EDI represents the lower half of the 64-bit RDI register - the order those bytes are stored in memory is not important for the purpose of this discussion. When EDI is loaded with 32-bit value and the processor is in 64-bit mode [and that applies even when the current process is a 32-bit process in compatibility mode], the upper half of these registers are filled with bit 31 of the 32-bit value, so loading 0x00001234 into EDI will actually result in RDI containing 0000000000001234. Loading 0x80001234 will result in 0xFFFFFFFF80001234 - note that the behaviour of the upper bits in pure 32-bit mode is undefined, so when going to 64-bit mode, all registers need to be re-loaded to ensure that the upper 32 bits are set - this is usually not a problem tho', as most systems never switch back to 32-bit mode once 64-bit mode has been entered [because there are lots of other things that ALSO need to be changed when switching from one to the other mode].
It is a common misconception that registers somehow have an "endian" behaviour. The only time that "endian" is involved is when data is accessed as bytes in memory - once it is in a register, the bits go from right to left in the same order as you would do on paper [1].

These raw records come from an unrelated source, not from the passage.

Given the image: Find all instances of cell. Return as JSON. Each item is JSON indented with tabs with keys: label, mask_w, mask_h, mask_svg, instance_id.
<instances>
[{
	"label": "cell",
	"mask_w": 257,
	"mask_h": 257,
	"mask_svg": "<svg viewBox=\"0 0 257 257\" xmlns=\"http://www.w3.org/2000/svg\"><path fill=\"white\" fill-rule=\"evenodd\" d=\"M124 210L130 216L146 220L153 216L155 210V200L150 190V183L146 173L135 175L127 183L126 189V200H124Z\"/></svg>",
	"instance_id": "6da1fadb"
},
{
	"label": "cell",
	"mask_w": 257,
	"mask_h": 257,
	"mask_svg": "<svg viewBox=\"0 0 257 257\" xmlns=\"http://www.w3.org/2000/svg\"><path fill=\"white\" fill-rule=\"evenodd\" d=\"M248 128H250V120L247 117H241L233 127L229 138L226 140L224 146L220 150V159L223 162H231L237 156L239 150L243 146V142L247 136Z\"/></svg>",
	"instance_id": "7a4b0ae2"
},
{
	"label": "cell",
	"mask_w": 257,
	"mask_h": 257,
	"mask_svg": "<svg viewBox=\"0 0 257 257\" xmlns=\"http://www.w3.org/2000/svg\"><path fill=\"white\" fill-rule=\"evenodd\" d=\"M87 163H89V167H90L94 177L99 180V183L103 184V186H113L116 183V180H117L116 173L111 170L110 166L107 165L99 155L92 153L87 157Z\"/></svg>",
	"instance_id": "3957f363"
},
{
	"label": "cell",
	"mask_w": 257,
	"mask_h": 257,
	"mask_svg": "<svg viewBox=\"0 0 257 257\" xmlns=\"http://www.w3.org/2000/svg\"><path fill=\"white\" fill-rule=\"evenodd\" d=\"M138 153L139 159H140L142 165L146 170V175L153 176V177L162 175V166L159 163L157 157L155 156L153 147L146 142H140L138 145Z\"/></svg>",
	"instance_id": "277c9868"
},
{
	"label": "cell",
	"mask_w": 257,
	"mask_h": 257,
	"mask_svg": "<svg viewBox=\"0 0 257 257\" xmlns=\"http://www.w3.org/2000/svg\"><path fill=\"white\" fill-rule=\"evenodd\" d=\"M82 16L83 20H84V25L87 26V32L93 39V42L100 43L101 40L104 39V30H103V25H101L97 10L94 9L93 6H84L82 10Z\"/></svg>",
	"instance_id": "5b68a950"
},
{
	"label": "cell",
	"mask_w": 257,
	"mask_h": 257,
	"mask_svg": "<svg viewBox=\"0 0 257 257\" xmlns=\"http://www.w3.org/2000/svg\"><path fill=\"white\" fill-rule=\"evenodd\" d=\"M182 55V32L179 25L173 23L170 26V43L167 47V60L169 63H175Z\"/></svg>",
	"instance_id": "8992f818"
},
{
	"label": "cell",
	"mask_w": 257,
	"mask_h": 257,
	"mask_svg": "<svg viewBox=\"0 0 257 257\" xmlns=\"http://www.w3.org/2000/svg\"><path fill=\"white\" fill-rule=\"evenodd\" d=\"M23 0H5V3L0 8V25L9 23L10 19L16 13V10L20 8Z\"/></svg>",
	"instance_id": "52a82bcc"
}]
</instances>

[1] Of course, this is a logical left to right - there's nothing saying that the chip-layout people won't stack the bits in two rows, one with bits 0..15 going from left to right, the other with bits 31..16 from right to left - but that's not really what we care about - logically, the bits are number 0 at the rightmost and 31 or 63 at the left of the set.
--
Mats
Compilers can produce warnings - make the compiler programmers happy: Use them!
Please don't PM me for help - and no, I don't do help over instant messengers.
Oh. I see what you mean now. I was under the misconception that registers have endian-ness, too (bytes in a register). Thanks for clearing it up.
And sorry for the late reply, for some reason the email notification thing, which I have been relying on, didn't work for this thread.